**Text passage:**
________
# Solve the Initial Value Problem,

Solve the initial value problem:

$$x^2 + 2xy -y^2 = (2xy - x^2 + e^y)y'$$

Where $$y(1)=1/2$$

Answer the question with the relation y as a function of x.

I've been working on the following question and can't quite seem to figure out what to do. I understand that this is a Non-linear first-order ODE, and I think that it might be separable. The thing is I don't quite know how to solve this if it is separable. I thought that maybe the first step is to divide, so it becomes:

$$(x^2 + 2xy -y^2)\div(2xy - x^2 + e^y) = y'$$

I'm not quite sure how to get it in the following form: $$dy/dx = f(x)g(y)$$ (form for seperable ODE)

Any help with this would be much appreciated.
________
**Items listed in a dataset:**
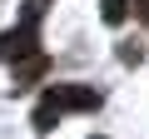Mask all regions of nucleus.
Listing matches in <instances>:
<instances>
[{
  "instance_id": "f257e3e1",
  "label": "nucleus",
  "mask_w": 149,
  "mask_h": 139,
  "mask_svg": "<svg viewBox=\"0 0 149 139\" xmlns=\"http://www.w3.org/2000/svg\"><path fill=\"white\" fill-rule=\"evenodd\" d=\"M70 109H100V90H90V85H55V90H45V99L35 109V129L40 134L55 129V119H65Z\"/></svg>"
},
{
  "instance_id": "f03ea898",
  "label": "nucleus",
  "mask_w": 149,
  "mask_h": 139,
  "mask_svg": "<svg viewBox=\"0 0 149 139\" xmlns=\"http://www.w3.org/2000/svg\"><path fill=\"white\" fill-rule=\"evenodd\" d=\"M35 55V20H20L15 30L0 35V60H10V65H25Z\"/></svg>"
},
{
  "instance_id": "7ed1b4c3",
  "label": "nucleus",
  "mask_w": 149,
  "mask_h": 139,
  "mask_svg": "<svg viewBox=\"0 0 149 139\" xmlns=\"http://www.w3.org/2000/svg\"><path fill=\"white\" fill-rule=\"evenodd\" d=\"M124 15H129V0H104V20L109 25H124Z\"/></svg>"
}]
</instances>
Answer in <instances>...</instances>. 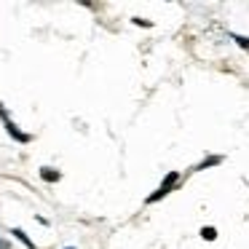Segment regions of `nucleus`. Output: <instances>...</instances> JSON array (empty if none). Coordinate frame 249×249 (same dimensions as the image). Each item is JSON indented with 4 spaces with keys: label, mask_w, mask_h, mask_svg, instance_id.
<instances>
[{
    "label": "nucleus",
    "mask_w": 249,
    "mask_h": 249,
    "mask_svg": "<svg viewBox=\"0 0 249 249\" xmlns=\"http://www.w3.org/2000/svg\"><path fill=\"white\" fill-rule=\"evenodd\" d=\"M43 179H59V174L54 169H43Z\"/></svg>",
    "instance_id": "f257e3e1"
},
{
    "label": "nucleus",
    "mask_w": 249,
    "mask_h": 249,
    "mask_svg": "<svg viewBox=\"0 0 249 249\" xmlns=\"http://www.w3.org/2000/svg\"><path fill=\"white\" fill-rule=\"evenodd\" d=\"M201 236L209 238V241H212V238H214V228H204V233H201Z\"/></svg>",
    "instance_id": "f03ea898"
}]
</instances>
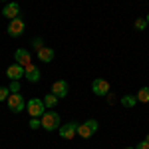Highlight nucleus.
I'll list each match as a JSON object with an SVG mask.
<instances>
[{
  "label": "nucleus",
  "instance_id": "nucleus-10",
  "mask_svg": "<svg viewBox=\"0 0 149 149\" xmlns=\"http://www.w3.org/2000/svg\"><path fill=\"white\" fill-rule=\"evenodd\" d=\"M24 78L28 81H32V84H36V81L42 78V74H40V70H38L36 64H28V66L24 68Z\"/></svg>",
  "mask_w": 149,
  "mask_h": 149
},
{
  "label": "nucleus",
  "instance_id": "nucleus-18",
  "mask_svg": "<svg viewBox=\"0 0 149 149\" xmlns=\"http://www.w3.org/2000/svg\"><path fill=\"white\" fill-rule=\"evenodd\" d=\"M8 90H10V93H20V81H12Z\"/></svg>",
  "mask_w": 149,
  "mask_h": 149
},
{
  "label": "nucleus",
  "instance_id": "nucleus-21",
  "mask_svg": "<svg viewBox=\"0 0 149 149\" xmlns=\"http://www.w3.org/2000/svg\"><path fill=\"white\" fill-rule=\"evenodd\" d=\"M32 46H34V50L38 52L40 48H44V40H42V38H34V42H32Z\"/></svg>",
  "mask_w": 149,
  "mask_h": 149
},
{
  "label": "nucleus",
  "instance_id": "nucleus-20",
  "mask_svg": "<svg viewBox=\"0 0 149 149\" xmlns=\"http://www.w3.org/2000/svg\"><path fill=\"white\" fill-rule=\"evenodd\" d=\"M8 95H10V90L8 88H0V102H6Z\"/></svg>",
  "mask_w": 149,
  "mask_h": 149
},
{
  "label": "nucleus",
  "instance_id": "nucleus-6",
  "mask_svg": "<svg viewBox=\"0 0 149 149\" xmlns=\"http://www.w3.org/2000/svg\"><path fill=\"white\" fill-rule=\"evenodd\" d=\"M78 121H70V123H64V125H60V137L62 139H74V135L78 133Z\"/></svg>",
  "mask_w": 149,
  "mask_h": 149
},
{
  "label": "nucleus",
  "instance_id": "nucleus-24",
  "mask_svg": "<svg viewBox=\"0 0 149 149\" xmlns=\"http://www.w3.org/2000/svg\"><path fill=\"white\" fill-rule=\"evenodd\" d=\"M125 149H133V147H125Z\"/></svg>",
  "mask_w": 149,
  "mask_h": 149
},
{
  "label": "nucleus",
  "instance_id": "nucleus-7",
  "mask_svg": "<svg viewBox=\"0 0 149 149\" xmlns=\"http://www.w3.org/2000/svg\"><path fill=\"white\" fill-rule=\"evenodd\" d=\"M92 92L95 93V95H100V97L107 95V93H109V81H107V80H102V78L93 80V84H92Z\"/></svg>",
  "mask_w": 149,
  "mask_h": 149
},
{
  "label": "nucleus",
  "instance_id": "nucleus-19",
  "mask_svg": "<svg viewBox=\"0 0 149 149\" xmlns=\"http://www.w3.org/2000/svg\"><path fill=\"white\" fill-rule=\"evenodd\" d=\"M38 127H42L40 117H32V119H30V129H38Z\"/></svg>",
  "mask_w": 149,
  "mask_h": 149
},
{
  "label": "nucleus",
  "instance_id": "nucleus-23",
  "mask_svg": "<svg viewBox=\"0 0 149 149\" xmlns=\"http://www.w3.org/2000/svg\"><path fill=\"white\" fill-rule=\"evenodd\" d=\"M145 20H147V24H149V14H147V16H145Z\"/></svg>",
  "mask_w": 149,
  "mask_h": 149
},
{
  "label": "nucleus",
  "instance_id": "nucleus-11",
  "mask_svg": "<svg viewBox=\"0 0 149 149\" xmlns=\"http://www.w3.org/2000/svg\"><path fill=\"white\" fill-rule=\"evenodd\" d=\"M6 76L10 78V81H18L24 76V66H20V64H10L6 68Z\"/></svg>",
  "mask_w": 149,
  "mask_h": 149
},
{
  "label": "nucleus",
  "instance_id": "nucleus-3",
  "mask_svg": "<svg viewBox=\"0 0 149 149\" xmlns=\"http://www.w3.org/2000/svg\"><path fill=\"white\" fill-rule=\"evenodd\" d=\"M6 103H8V109H10L12 113H22L24 109H26V103L28 102L22 97V93H10Z\"/></svg>",
  "mask_w": 149,
  "mask_h": 149
},
{
  "label": "nucleus",
  "instance_id": "nucleus-1",
  "mask_svg": "<svg viewBox=\"0 0 149 149\" xmlns=\"http://www.w3.org/2000/svg\"><path fill=\"white\" fill-rule=\"evenodd\" d=\"M42 121V127L46 131H54V129H60V115L54 111V109H46V113L40 117Z\"/></svg>",
  "mask_w": 149,
  "mask_h": 149
},
{
  "label": "nucleus",
  "instance_id": "nucleus-4",
  "mask_svg": "<svg viewBox=\"0 0 149 149\" xmlns=\"http://www.w3.org/2000/svg\"><path fill=\"white\" fill-rule=\"evenodd\" d=\"M97 127L100 125H97L95 119H88L86 123H80V125H78V135L84 137V139H88V137H92L93 133L97 131Z\"/></svg>",
  "mask_w": 149,
  "mask_h": 149
},
{
  "label": "nucleus",
  "instance_id": "nucleus-9",
  "mask_svg": "<svg viewBox=\"0 0 149 149\" xmlns=\"http://www.w3.org/2000/svg\"><path fill=\"white\" fill-rule=\"evenodd\" d=\"M70 92V86L66 80H56L54 84H52V93L54 95H58V97H66Z\"/></svg>",
  "mask_w": 149,
  "mask_h": 149
},
{
  "label": "nucleus",
  "instance_id": "nucleus-17",
  "mask_svg": "<svg viewBox=\"0 0 149 149\" xmlns=\"http://www.w3.org/2000/svg\"><path fill=\"white\" fill-rule=\"evenodd\" d=\"M147 26H149V24H147L145 18H137V20H135V30H139V32H143Z\"/></svg>",
  "mask_w": 149,
  "mask_h": 149
},
{
  "label": "nucleus",
  "instance_id": "nucleus-8",
  "mask_svg": "<svg viewBox=\"0 0 149 149\" xmlns=\"http://www.w3.org/2000/svg\"><path fill=\"white\" fill-rule=\"evenodd\" d=\"M2 16L8 18V20L18 18V16H20V6H18V2H6V6L2 8Z\"/></svg>",
  "mask_w": 149,
  "mask_h": 149
},
{
  "label": "nucleus",
  "instance_id": "nucleus-25",
  "mask_svg": "<svg viewBox=\"0 0 149 149\" xmlns=\"http://www.w3.org/2000/svg\"><path fill=\"white\" fill-rule=\"evenodd\" d=\"M4 2H8V0H4Z\"/></svg>",
  "mask_w": 149,
  "mask_h": 149
},
{
  "label": "nucleus",
  "instance_id": "nucleus-14",
  "mask_svg": "<svg viewBox=\"0 0 149 149\" xmlns=\"http://www.w3.org/2000/svg\"><path fill=\"white\" fill-rule=\"evenodd\" d=\"M135 97H137V102H141V103H149V88H147V86L141 88Z\"/></svg>",
  "mask_w": 149,
  "mask_h": 149
},
{
  "label": "nucleus",
  "instance_id": "nucleus-5",
  "mask_svg": "<svg viewBox=\"0 0 149 149\" xmlns=\"http://www.w3.org/2000/svg\"><path fill=\"white\" fill-rule=\"evenodd\" d=\"M6 32H8L10 38H18V36H22V32H24V20L20 18V16L14 18V20H10L8 28H6Z\"/></svg>",
  "mask_w": 149,
  "mask_h": 149
},
{
  "label": "nucleus",
  "instance_id": "nucleus-16",
  "mask_svg": "<svg viewBox=\"0 0 149 149\" xmlns=\"http://www.w3.org/2000/svg\"><path fill=\"white\" fill-rule=\"evenodd\" d=\"M135 103H137V97L135 95H123L121 97V105L123 107H133Z\"/></svg>",
  "mask_w": 149,
  "mask_h": 149
},
{
  "label": "nucleus",
  "instance_id": "nucleus-2",
  "mask_svg": "<svg viewBox=\"0 0 149 149\" xmlns=\"http://www.w3.org/2000/svg\"><path fill=\"white\" fill-rule=\"evenodd\" d=\"M46 103L44 100H40V97H32L30 102L26 103V111L32 115V117H42V115L46 113Z\"/></svg>",
  "mask_w": 149,
  "mask_h": 149
},
{
  "label": "nucleus",
  "instance_id": "nucleus-22",
  "mask_svg": "<svg viewBox=\"0 0 149 149\" xmlns=\"http://www.w3.org/2000/svg\"><path fill=\"white\" fill-rule=\"evenodd\" d=\"M135 149H149V141H141V143H137Z\"/></svg>",
  "mask_w": 149,
  "mask_h": 149
},
{
  "label": "nucleus",
  "instance_id": "nucleus-12",
  "mask_svg": "<svg viewBox=\"0 0 149 149\" xmlns=\"http://www.w3.org/2000/svg\"><path fill=\"white\" fill-rule=\"evenodd\" d=\"M14 60H16V64H20V66H24V68H26L28 64H32V56H30V52L24 50V48H18V50H16Z\"/></svg>",
  "mask_w": 149,
  "mask_h": 149
},
{
  "label": "nucleus",
  "instance_id": "nucleus-15",
  "mask_svg": "<svg viewBox=\"0 0 149 149\" xmlns=\"http://www.w3.org/2000/svg\"><path fill=\"white\" fill-rule=\"evenodd\" d=\"M58 95H54V93H48L46 97H44V103H46V107L48 109H52V107H56V103H58Z\"/></svg>",
  "mask_w": 149,
  "mask_h": 149
},
{
  "label": "nucleus",
  "instance_id": "nucleus-13",
  "mask_svg": "<svg viewBox=\"0 0 149 149\" xmlns=\"http://www.w3.org/2000/svg\"><path fill=\"white\" fill-rule=\"evenodd\" d=\"M54 56H56V52H54V48H50V46H44L38 50V60L44 62V64H50L54 60Z\"/></svg>",
  "mask_w": 149,
  "mask_h": 149
}]
</instances>
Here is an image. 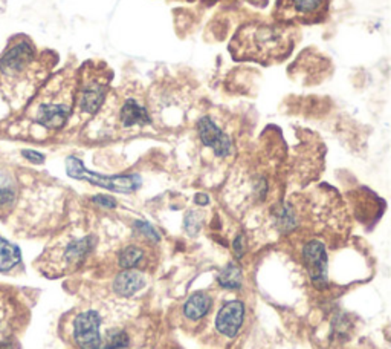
________
**Problems to solve:**
1: In the forum post about the initial value problem:
(a) What initial condition is given?
(b) What kind of ODE does the writer believe the equation is?
(c) What form does the writer want to get the equation into?
2: Could you echo the forum post from "I've been working" to "for seperable ODE)"?

**Answers to the tasks:**
1:
(a) y(1) = 1/2
(b) A non-linear first-order ODE
(c) dy/dx = f(x)g(y), the form for a separable ODE

2:
I've been working on the following question and can't quite seem to figure out what to do. I understand that this is a Non-linear first-order ODE, and I think that it might be separable. The thing is I don't quite know how to solve this if it is separable. I thought that maybe the first step is to divide, so it becomes:

$$(x^2 + 2xy -y^2)\div(2xy - x^2 + e^y) = y'$$

I'm not quite sure how to get it in the following form: $$dy/dx = f(x)g(y)$$ (form for seperable ODE)